BRIEF DESCRIPTION OF THE DRAWINGS FIG. 1 is a block diagram of an image processing apparatus according to an embodiment. FIGS. 2A and 2B are diagrams for explaining the correlation between a luminance signal and a chromaticity signal at an edge portion. FIG. 2A shows the distribution of L *, and FIG. It is indicated by shading in pixel block units. FIG. 3 is a diagram illustrating an example of a bit configuration after encoding of an edge block and a flat block. FIG. 4 is a diagram illustrating an example of a data format conversion circuit. FIG. 5 is a diagram illustrating a distribution of a chromaticity signal of a reflection original.
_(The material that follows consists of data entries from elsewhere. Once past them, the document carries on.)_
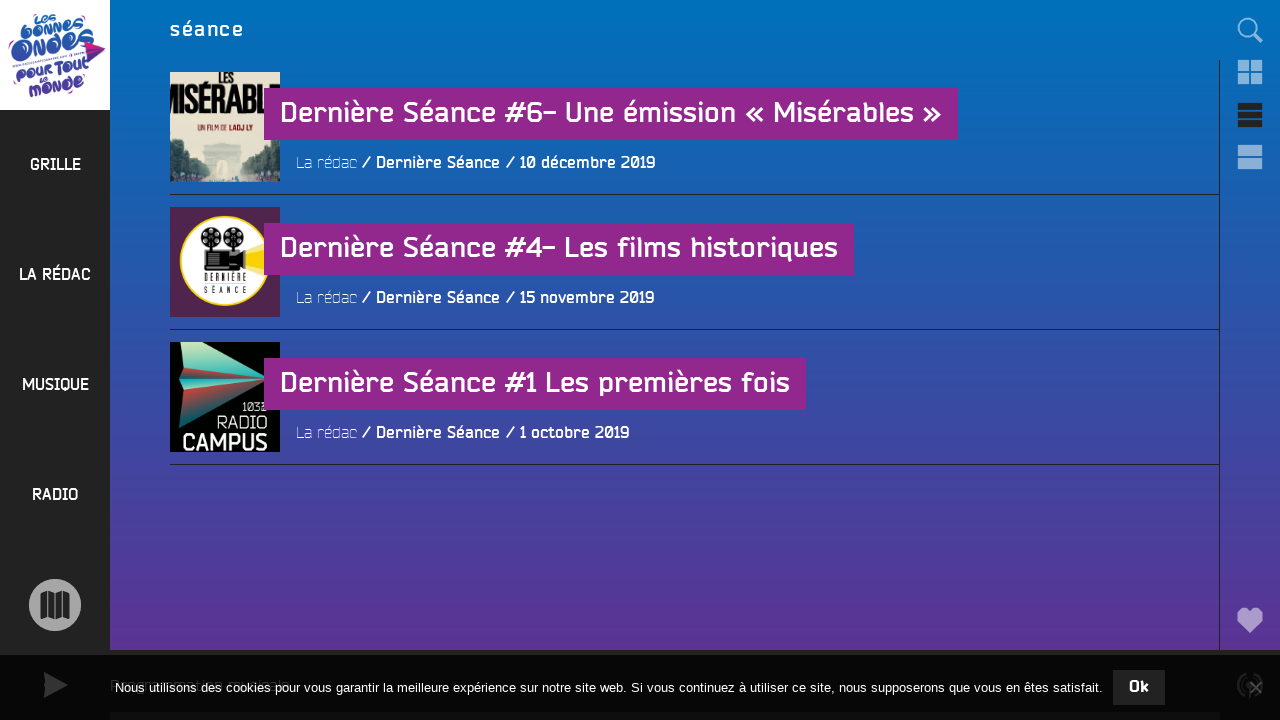

--- FILE ---
content_type: text/css
request_url: https://www.radiocampusangers.com/wp-content/themes/campus_v6/assets/fonts/bender.css
body_size: 701
content:
/* @license
 * MyFonts Webfont Build ID 2674675, 2013-10-25T18:02:57-0400
 * 
 * The fonts listed in this notice are subject to the End User License
 * Agreement(s) entered into by the website owner. All other parties are 
 * explicitly restricted from using the Licensed Webfonts(s).
 * 
 * You may obtain a valid license at the URLs below.
 * 
 * Webfont: Bender Light by Jovanny Lemonad
 * URL: http://www.myfonts.com/fonts/jovanny-lemonad/bender/light/
 * 
 * Webfont: Bender Light Italic by Jovanny Lemonad
 * URL: http://www.myfonts.com/fonts/jovanny-lemonad/bender/light-italic/
 * 
 * Webfont: Bender by Jovanny Lemonad
 * URL: http://www.myfonts.com/fonts/jovanny-lemonad/bender/regular/
 * 
 * Webfont: Bender Italic by Jovanny Lemonad
 * URL: http://www.myfonts.com/fonts/jovanny-lemonad/bender/italic/
 * 
 * Webfont: Bender Bold by Jovanny Lemonad
 * URL: http://www.myfonts.com/fonts/jovanny-lemonad/bender/bold/
 * 
 * Webfont: Bender Bold Italic by Jovanny Lemonad
 * URL: http://www.myfonts.com/fonts/jovanny-lemonad/bender/bold-italic/
 * 
 * Webfont: Bender Black by Jovanny Lemonad
 * URL: http://www.myfonts.com/fonts/jovanny-lemonad/bender/black/
 * 
 * Webfont: Bender Black Italic by Jovanny Lemonad
 * URL: http://www.myfonts.com/fonts/jovanny-lemonad/bender/black-italic/
 * 
 * 
 * License: http://www.myfonts.com/viewlicense?type=web&buildid=2674675
 * Licensed pageviews: Unlimited
 * Webfonts copyright: Copyright (c) 2009 by Oleg Zhuravlev, Gladkikh Ivan. All rights reserved.
 * 
 * © 2013 MyFonts Inc
*/




  
@font-face {font-family: 'Bender';font-weight: 100;font-style: normal;src: url('28CFF3_0_0.eot');src: url('28CFF3_0_0.eot?#iefix') format('embedded-opentype'),url('28CFF3_0_0.woff') format('woff'),url('28CFF3_0_0.ttf') format('truetype'),url('28CFF3_0_0.svg#wf') format('svg');}

  
@font-face {font-family: 'Bender';font-weight: 100;font-style: italic;src: url('28CFF3_2_0.eot');src: url('28CFF3_2_0.eot?#iefix') format('embedded-opentype'),url('28CFF3_2_0.woff') format('woff'),url('28CFF3_2_0.ttf') format('truetype'),url('28CFF3_2_0.svg#wf') format('svg');}
 

@font-face {font-family: 'Bender';font-weight: normal;font-style: normal;src: url('28CFF3_4_0.eot');src: url('28CFF3_4_0.eot?#iefix') format('embedded-opentype'),url('28CFF3_4_0.woff') format('woff'),url('28CFF3_4_0.ttf') format('truetype'),url('28CFF3_4_0.svg#wf') format('svg');}

  
@font-face {font-family: 'Bender';font-weight: normal;font-style: italic;src: url('28CFF3_1_0.eot');src: url('28CFF3_1_0.eot?#iefix') format('embedded-opentype'),url('28CFF3_1_0.woff') format('woff'),url('28CFF3_1_0.ttf') format('truetype'),url('28CFF3_1_0.svg#wf') format('svg');}

  
@font-face {font-family: 'Bender';font-weight: bold;font-style: normal;src: url('28CFF3_3_0.eot');src: url('28CFF3_3_0.eot?#iefix') format('embedded-opentype'),url('28CFF3_3_0.woff') format('woff'),url('28CFF3_3_0.ttf') format('truetype'),url('28CFF3_3_0.svg#wf') format('svg');}
  
  
@font-face {font-family: 'Bender';font-weight: bold;font-style: italic;src: url('28CFF3_7_0.eot');src: url('28CFF3_7_0.eot?#iefix') format('embedded-opentype'),url('28CFF3_7_0.woff') format('woff'),url('28CFF3_7_0.ttf') format('truetype'),url('28CFF3_7_0.svg#wf') format('svg');}
  
  
@font-face {font-family: 'Bender';font-weight: 900;font-style: normal;src: url('28CFF3_5_0.eot');src: url('28CFF3_5_0.eot?#iefix') format('embedded-opentype'),url('28CFF3_5_0.woff') format('woff'),url('28CFF3_5_0.ttf') format('truetype'),url('28CFF3_5_0.svg#wf') format('svg');}
 
  
@font-face {font-family: 'Bender';font-weight: 900;font-style: italic;src: url('28CFF3_6_0.eot');src: url('28CFF3_6_0.eot?#iefix') format('embedded-opentype'),url('28CFF3_6_0.woff') format('woff'),url('28CFF3_6_0.ttf') format('truetype'),url('28CFF3_6_0.svg#wf') format('svg');}

 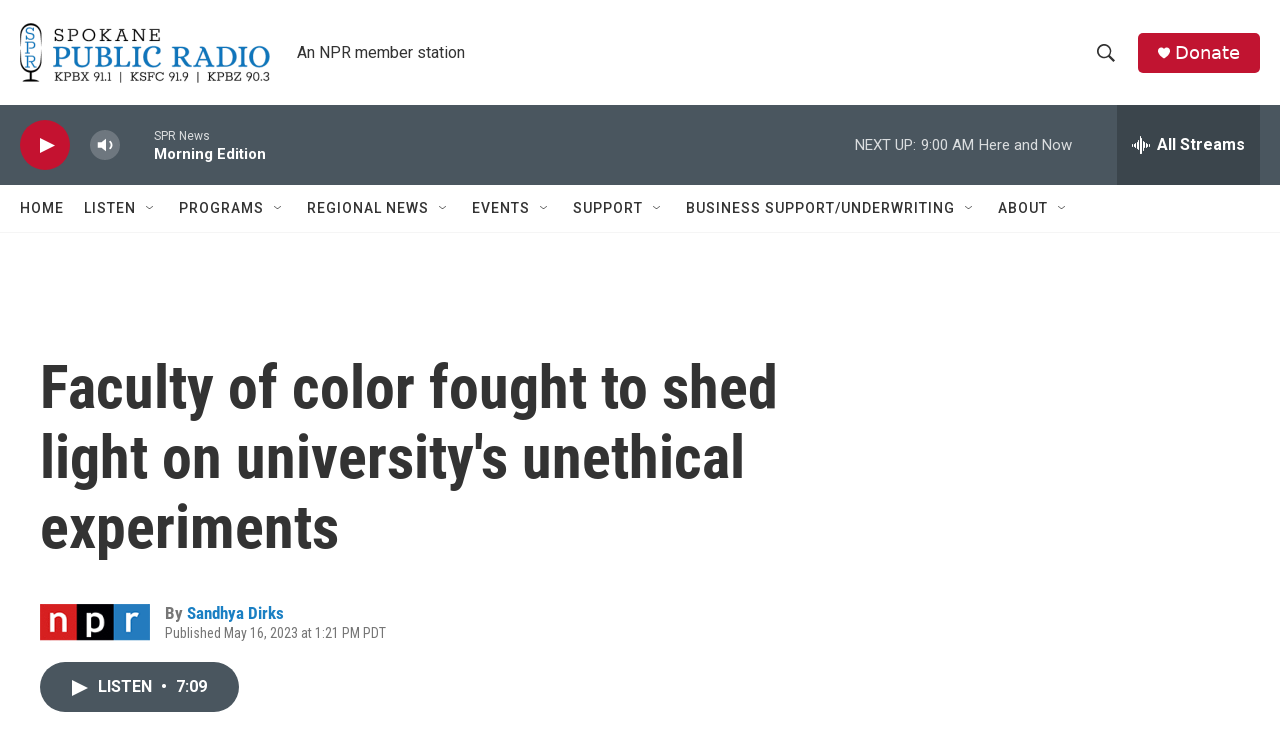

--- FILE ---
content_type: text/html; charset=utf-8
request_url: https://www.google.com/recaptcha/api2/aframe
body_size: 267
content:
<!DOCTYPE HTML><html><head><meta http-equiv="content-type" content="text/html; charset=UTF-8"></head><body><script nonce="4EZpTnXugnMp2p3HMSTqTQ">/** Anti-fraud and anti-abuse applications only. See google.com/recaptcha */ try{var clients={'sodar':'https://pagead2.googlesyndication.com/pagead/sodar?'};window.addEventListener("message",function(a){try{if(a.source===window.parent){var b=JSON.parse(a.data);var c=clients[b['id']];if(c){var d=document.createElement('img');d.src=c+b['params']+'&rc='+(localStorage.getItem("rc::a")?sessionStorage.getItem("rc::b"):"");window.document.body.appendChild(d);sessionStorage.setItem("rc::e",parseInt(sessionStorage.getItem("rc::e")||0)+1);localStorage.setItem("rc::h",'1769527806197');}}}catch(b){}});window.parent.postMessage("_grecaptcha_ready", "*");}catch(b){}</script></body></html>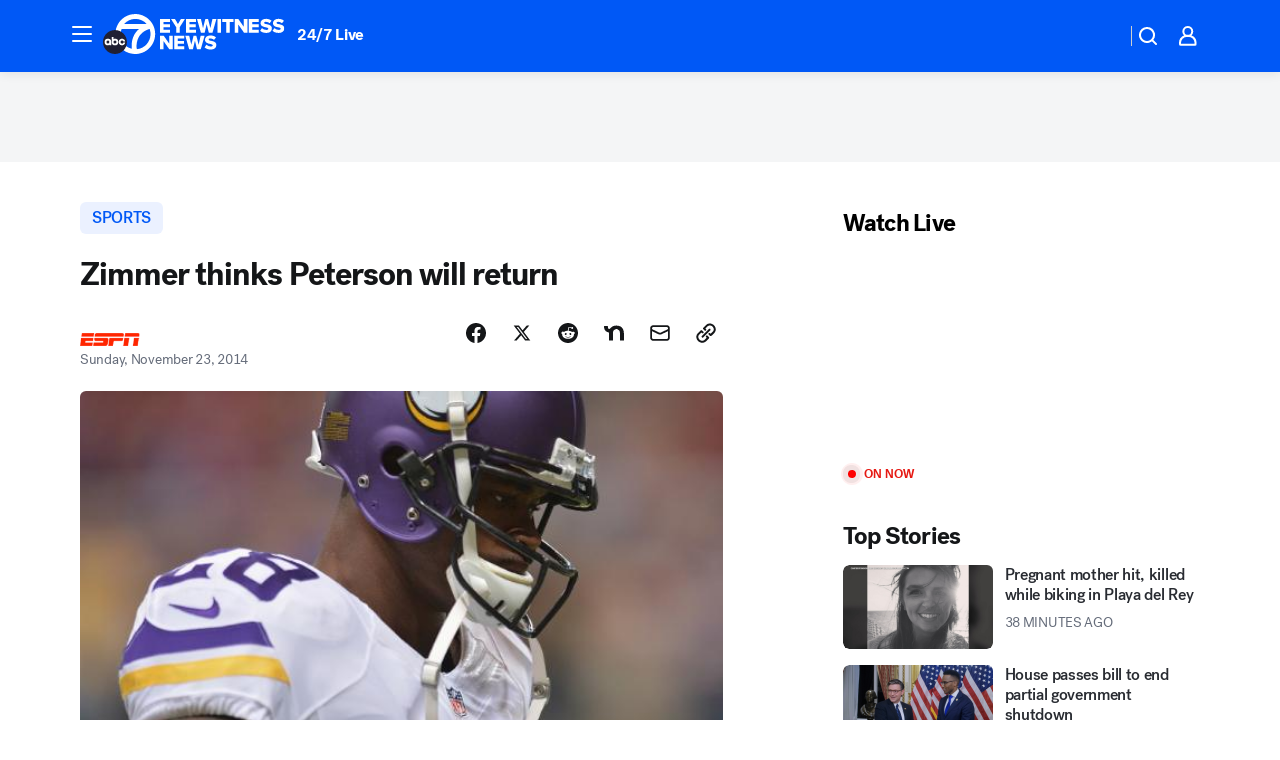

--- FILE ---
content_type: application/javascript
request_url: https://prod.gatekeeper.us-abc.symphony.edgedatg.go.com/vp2/ws/utils/2021/geo/video/geolocation/201/001/gt/-1.jsonp
body_size: 1072
content:
{"ver":"2021","device":"001","brand":"201","xmlns":"https://abc.go.com/vp2/ws/xmlns","user":{"allowed":true,"ip":"18.216.84.18","proxy":"hosting","bandwidth":"broadband","zipcode":"43230","city":"columbus","state":"oh","country":"usa","isp":"amazon technologies inc.","distributionChannel":"2","org":"amazon technologies inc.","useragent":"Mozilla/5.0 (Macintosh; Intel Mac OS X 10_15_7) AppleWebKit/537.36 (KHTML, like Gecko) Chrome/131.0.0.0 Safari/537.36; ClaudeBot/1.0; +claudebot@anthropic.com)","time":"Tue, 3 Feb 2026 15:41:07 -0500","xff":{"ip":"18.216.84.18, 18.68.21.104, 172.18.15.76"},"id":"B847F64C-73B2-44A0-B24E-F2AD5216DD6B"},"affiliates":{"affiliate":[{"name":"WSYX","logo":"https://cdn1.edgedatg.com/aws/v2/abc/Live/video/13877091/1ba6f58005365daed202fccf8ab4df07/284x160-Q75_1ba6f58005365daed202fccf8ab4df07.png","dma":"COLUMBUS, OH","rank":"34","id":"WSYX","event":{"url":{"callback":"event_flat_file","value":"https://liveeventsfeed.abc.go.com/wsyx.json"},"refresh":{"unit":"second","value":"300"}}}],"count":1},"server":{"time":"Tue, 3 Feb 2026 20:41:07 +0000"}}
FIG. 6 is a diagram illustrating an example of area division. [Explanation of Code] 31 Code of flat block 32 Code of edge block 101 Color original 104 Color separation sensor 105 Sampling hold circuit (S / H) 106 A / D converter 107 Color separation circuit 108 Edge detection unit 109 Selectors 110, 111 Averaging circuit 112 LUT 115, 116 Latch circuit 117 Compression circuit 120 Area determination unit 121 An average calculation unit.

Claims (1)

(57) [Claims] And generating means for generating a luminance signal and chrominance signal from a color image signal, the chroma signal, a first encoding mode for each coded is divided into a predetermined area, the contents of said predetermined area said luminance signal wherein the second coding mode for further divided and each coded smaller plurality of partial areas a predetermined region, a coding means for operating selectively, the predetermined region by the first encoding mode determined based on And control means for controlling each code amount when each of the partial areas is coded in the second coding mode to be smaller than the code amount when coded. Color image processing apparatus. 2. The color encoding apparatus according to claim 1, wherein the encoding unit selectively operates the first encoding mode and the second encoding mode based on a chromaticity signal generated by the generation unit. Image processing device.